It's interesting that PageRank's measure of quality is entirely dependent on there being a community that recognizes the quality of the content first, before the search engine. Without a community, you're not going to get incoming links.
In other words, work produced by lonely geniuses is quite likely to go unnoticed.
For all we know, the content that is being produced by companies like Demand Media has already been produced by thoughtful people, writing at length about subjects they love on obscure websites that no one ever links to. What a shame that would be!
I've actually seen that happen to one of the lead engineers in search quality at Google. He'd written a great guide to ultralight backpacking that until I linked to it, wasn't indexed by any major search engines.
In other words, work produced by lonely geniuses is quite likely to go unnoticed.
It’s not quite as depressing as that. I recently made a quaint little site for a band and it has exactly zero other sites linking to it. It’s the first result when you search for the name of the band (which is town-name+generic-term-used-in-bandnames).
This only works with stuff that’s rare on the web, though. If there were other bands with the same name and if someone linked to them my little website would probably get swamped. (The same would presumably happen if someone were to write a blog post about the band – say, a scathing review of their last gig – and if that one post gets only a handful of links. Hm, so getting a few links seems at least like a good defense in such cases. Luckily many of the band’s target demographic aren’t actually all that internet savvy :)

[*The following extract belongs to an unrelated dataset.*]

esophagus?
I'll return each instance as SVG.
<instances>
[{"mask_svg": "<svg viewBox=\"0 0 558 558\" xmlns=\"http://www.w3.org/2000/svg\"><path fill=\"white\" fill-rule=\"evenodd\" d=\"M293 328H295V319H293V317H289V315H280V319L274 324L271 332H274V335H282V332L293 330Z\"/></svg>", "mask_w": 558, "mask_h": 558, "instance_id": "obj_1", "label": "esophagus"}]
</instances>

You imply that works of geniuses should be noticed, but geniuses are so esoteric, rare, and difficult to understand that most wouldn't notice. Since the majority of people don't care about what geniuses care about, it's unlikely they'll appreciate it enough to link to it. If they do link to it, then it's "they" are probably a very small population of people, maybe a handful of other geniuses themselves.
The google page rank algorithm is designed in such a way that the work of geniuses should go unnoticed. Pagerank is designed for the masses. For the masses of consumers specifically.

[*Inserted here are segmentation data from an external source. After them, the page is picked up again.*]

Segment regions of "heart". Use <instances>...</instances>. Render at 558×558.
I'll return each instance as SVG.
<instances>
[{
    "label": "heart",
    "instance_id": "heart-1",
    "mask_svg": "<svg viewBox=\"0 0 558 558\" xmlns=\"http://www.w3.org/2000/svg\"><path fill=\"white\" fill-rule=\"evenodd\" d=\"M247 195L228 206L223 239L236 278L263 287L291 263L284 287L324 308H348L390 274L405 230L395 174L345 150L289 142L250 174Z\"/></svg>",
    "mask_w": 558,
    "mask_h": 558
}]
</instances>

Google is not designed for the geniuses. It's designed for people who want what everyone else wants.
In the beginning, when google was a tool used primarily by geniuses, then geniuses were the community. They were the masses that used google. Their algorithms now pick selections from a new community. Bloggers who can copy/paste. Bloggers with lots of friends who will link to their posts because the friends are asked to and because other friends reciprocate.
Google doesn't know if you are linking to a web page because you like the web page or because someone who built the web page asked you to link to it or because you are getting paid.
The content produced by Demand Media is still spam, all the more effective as spam to the extent that it approximates thoughtful but obscure content.
The problem is that "indistinguishable" does not mean "identical". The Optimization-by-Proxy concept also applies to the way we recognize useful content and distinguish it from spam: if spam-creators exploit the gap between our perception of content and the actual quality of the content, they will ultimately create spam that fools even savvy users, and we will be influenced by it without even realizing it.
One of the characters in Neal Stephenson's "Anathem" described this phenomenon, occurring on his world's equivalent of the internet: sophisticated AI had led to spam (or "crap" as he called it) which was created by taking perfectly valid, reasonable ideas, combining them with falsehoods or biased information expressed clearly and reasonably, and releasing it in the form of real, substantive communications between users. A great deal of time and energy had to go into sorting "crap" from valid information.
> In other words, work produced by lonely geniuses is quite likely to go unnoticed.
I think this is something that has happened throughout history. The web probably makes it easier for the their work to be uncover than before but they are still at a disadvantage.
Hi, I am the author of that. Would you say the depiction in the article is more-or-less accurate? I am asking as I wrote this purely from an outside/theoretical perspective.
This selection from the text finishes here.